After a dismal September when major U.S. averages shed 4% or more, the equity market fought back with vengeance in the first trading session of October. At least one analyst is confident that things could look up in the final quarter of a disappointing year.
What Happened: Cantor Fitzgerald is now very bullish and the conviction is very high, Eric Johnston, Head of Equity and Cross Asset at the firm, said in an interview with CNBC on Monday.
The analyst noted that the firm looks at the market very unemotionally and that it checks with views every day based on the information available at that time.

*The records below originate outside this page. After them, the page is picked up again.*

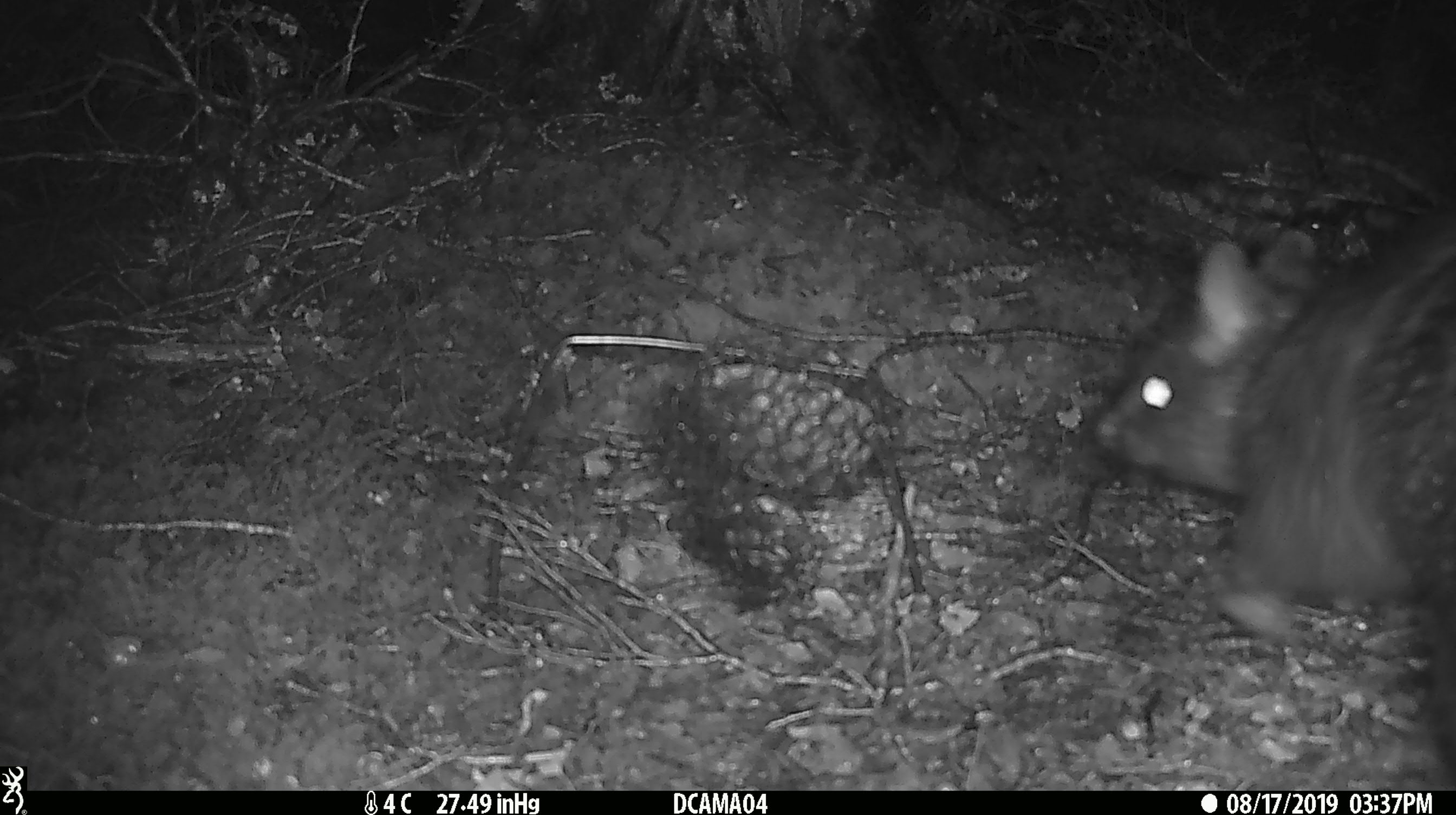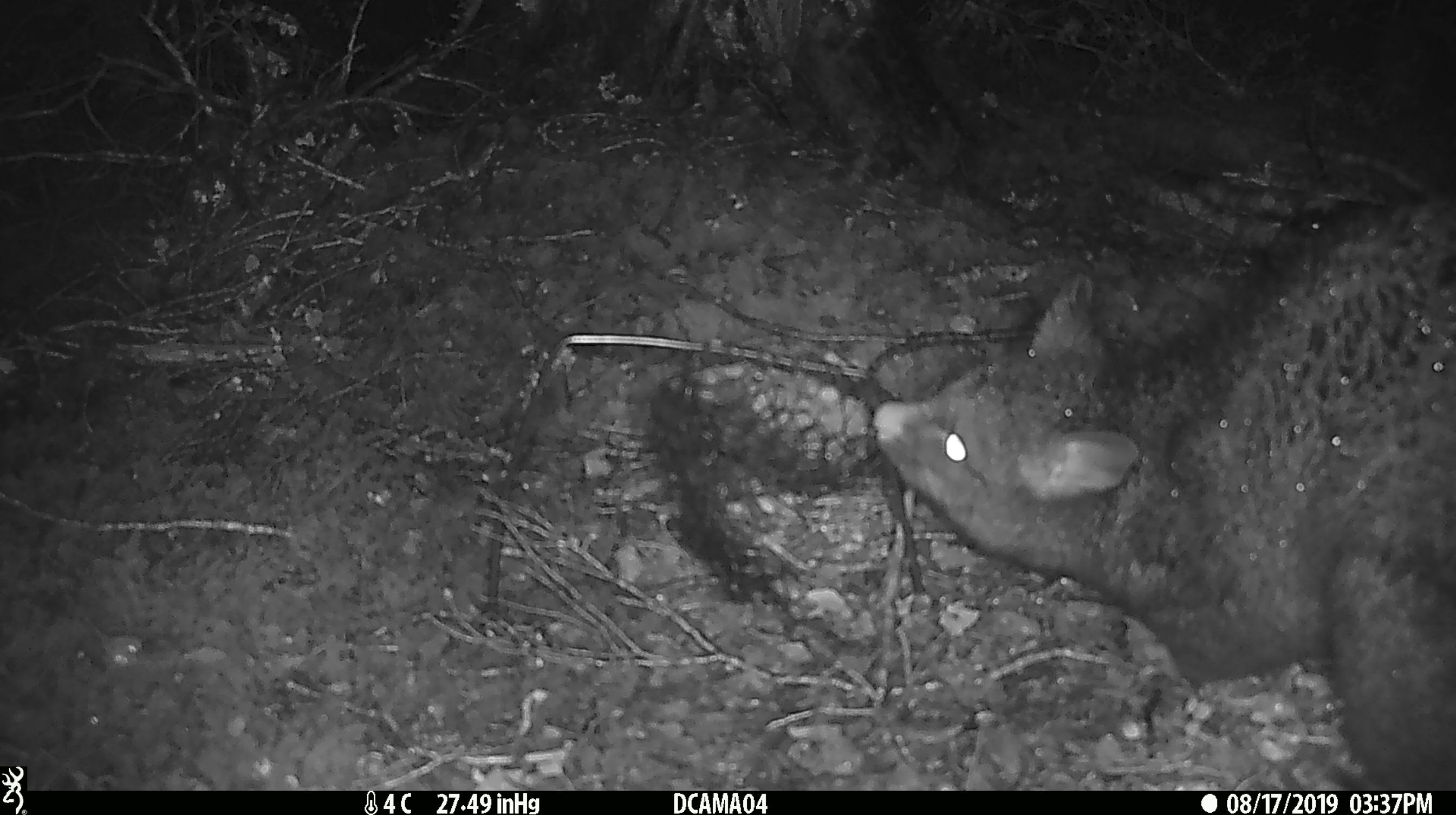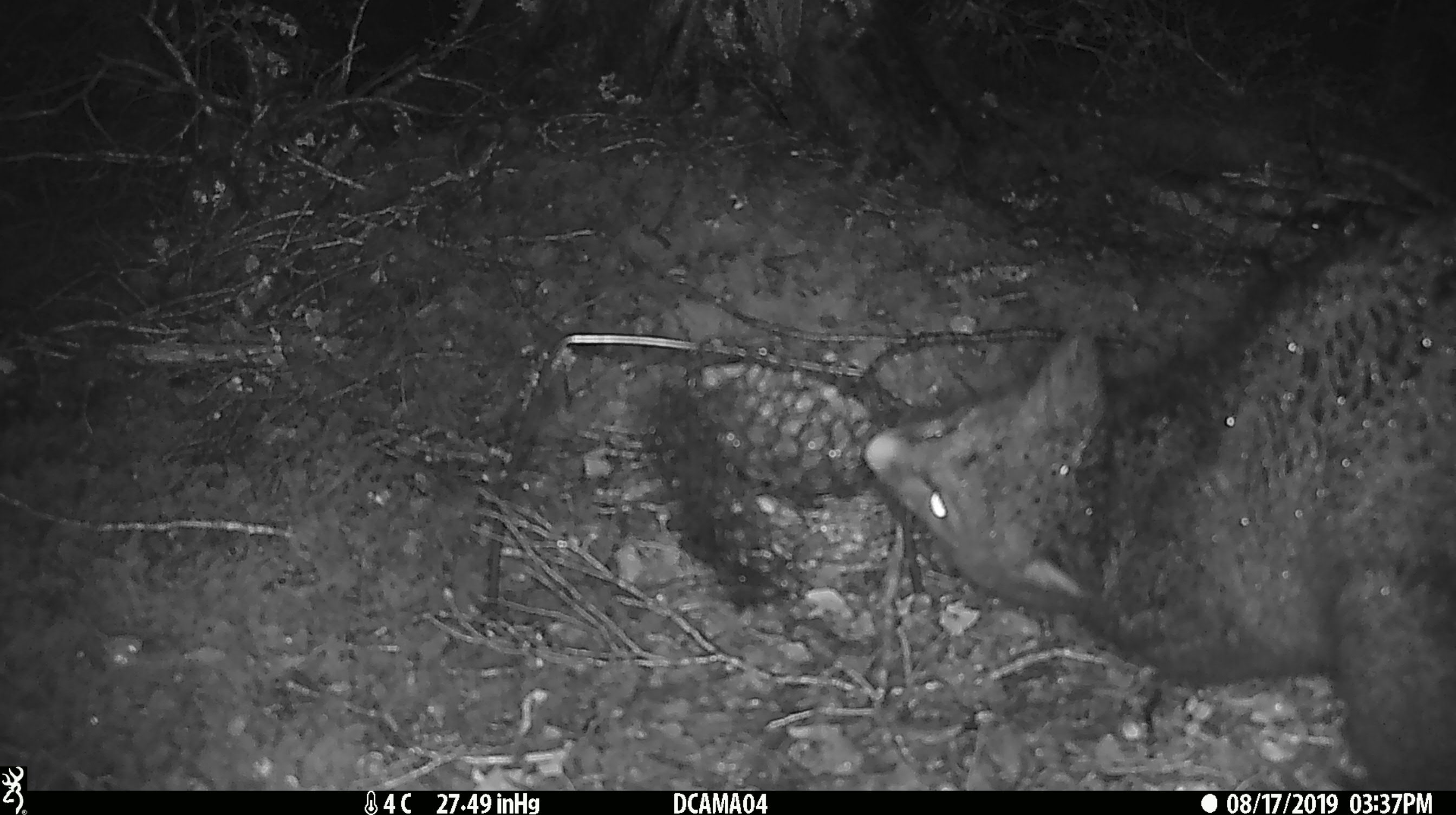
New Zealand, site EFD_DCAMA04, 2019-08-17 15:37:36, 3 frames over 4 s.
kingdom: Animalia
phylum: Chordata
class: Mammalia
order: Diprotodontia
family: Phalangeridae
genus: Trichosurus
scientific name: Trichosurus vulpecula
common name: common brushtail possum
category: possum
Possum (common brushtail possum) (Trichosurus vulpecula).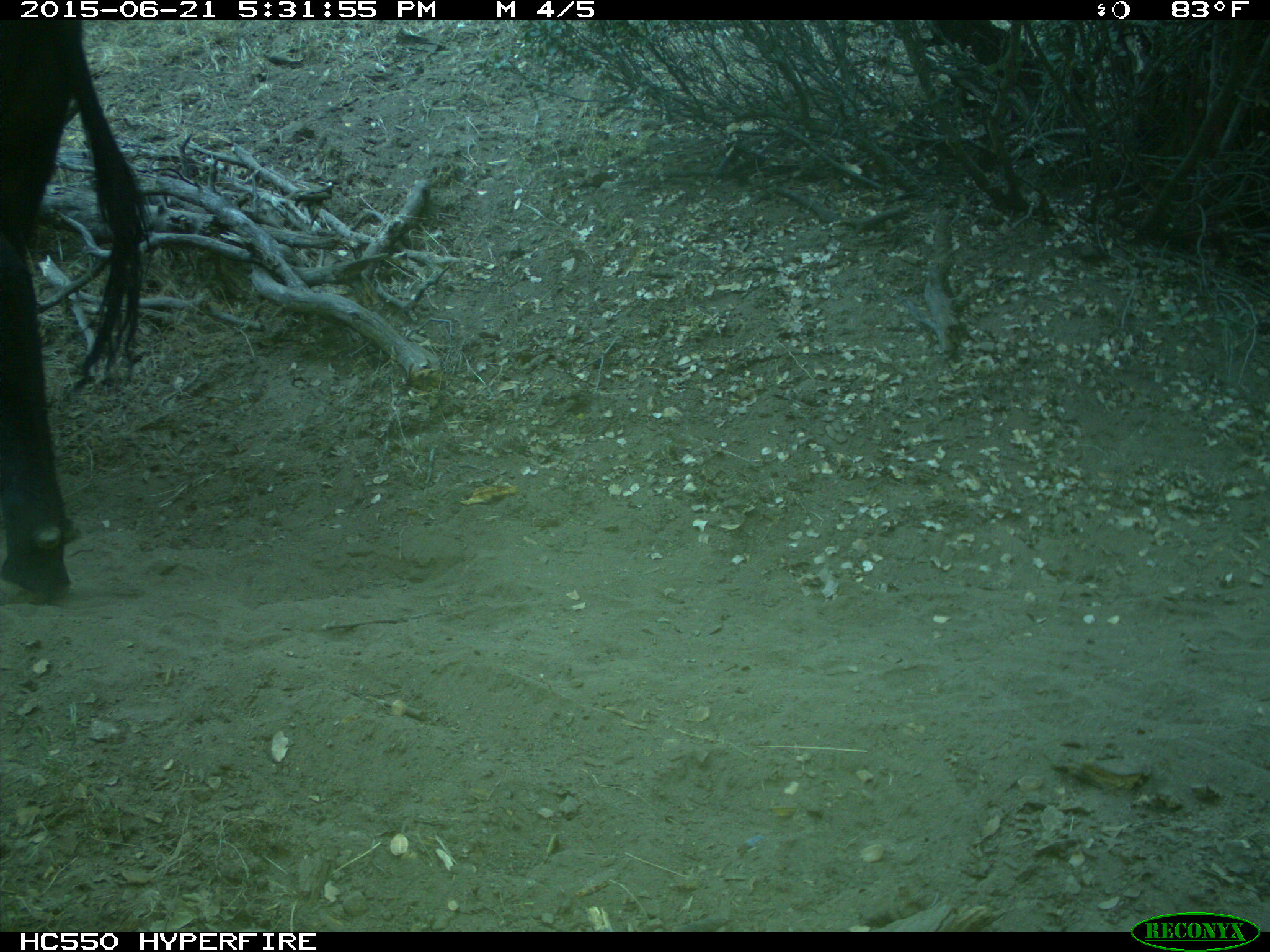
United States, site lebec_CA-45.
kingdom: Animalia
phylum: Chordata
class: Mammalia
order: Artiodactyla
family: Bovidae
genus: Bos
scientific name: Bos taurus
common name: domestic cow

“And what we are seeing right now is the following: inflation real-time is falling sharply,” Johnston said, adding every single data point of inflation is falling month-over-month. It has continued with rents and home prices falling as well, he noted.
The Cantor analyst said he thinks the Fed’s last hike is going to be on Dec. 14.
“We're a mere two months away from this Fed hike cycle being over,” Johnston said.
The capitulation indicators have all shown up in the last 10 days, with the VIX, the CBOE Volatility Index, hitting 34, the VIX curve inverting and the relative strength index going well below 30, he added.
“A number of others that all suggest we are going to have a sharp rally,” the analyst said.
Benzinga’s Take: Historically, the year-end has been good for markets, thanks to a combination of factors, including window dressing by institutions, tax considerations and investing year-end bonuses, which sparks what is called the “Santa Claus” rally.
Given the beaten-down nature of the stocks, traders are presented with another reason to hoard stocks, especially if macroeconomic fundamentals hold up. Fed pivot, if it materializes as predicted, could be in itself a motivation to increase exposure toward equities.
Price Action: The SPDR S&P 500 ETF Trust SPY rallied 2.64% to $366.61, according to Benzinga Pro data.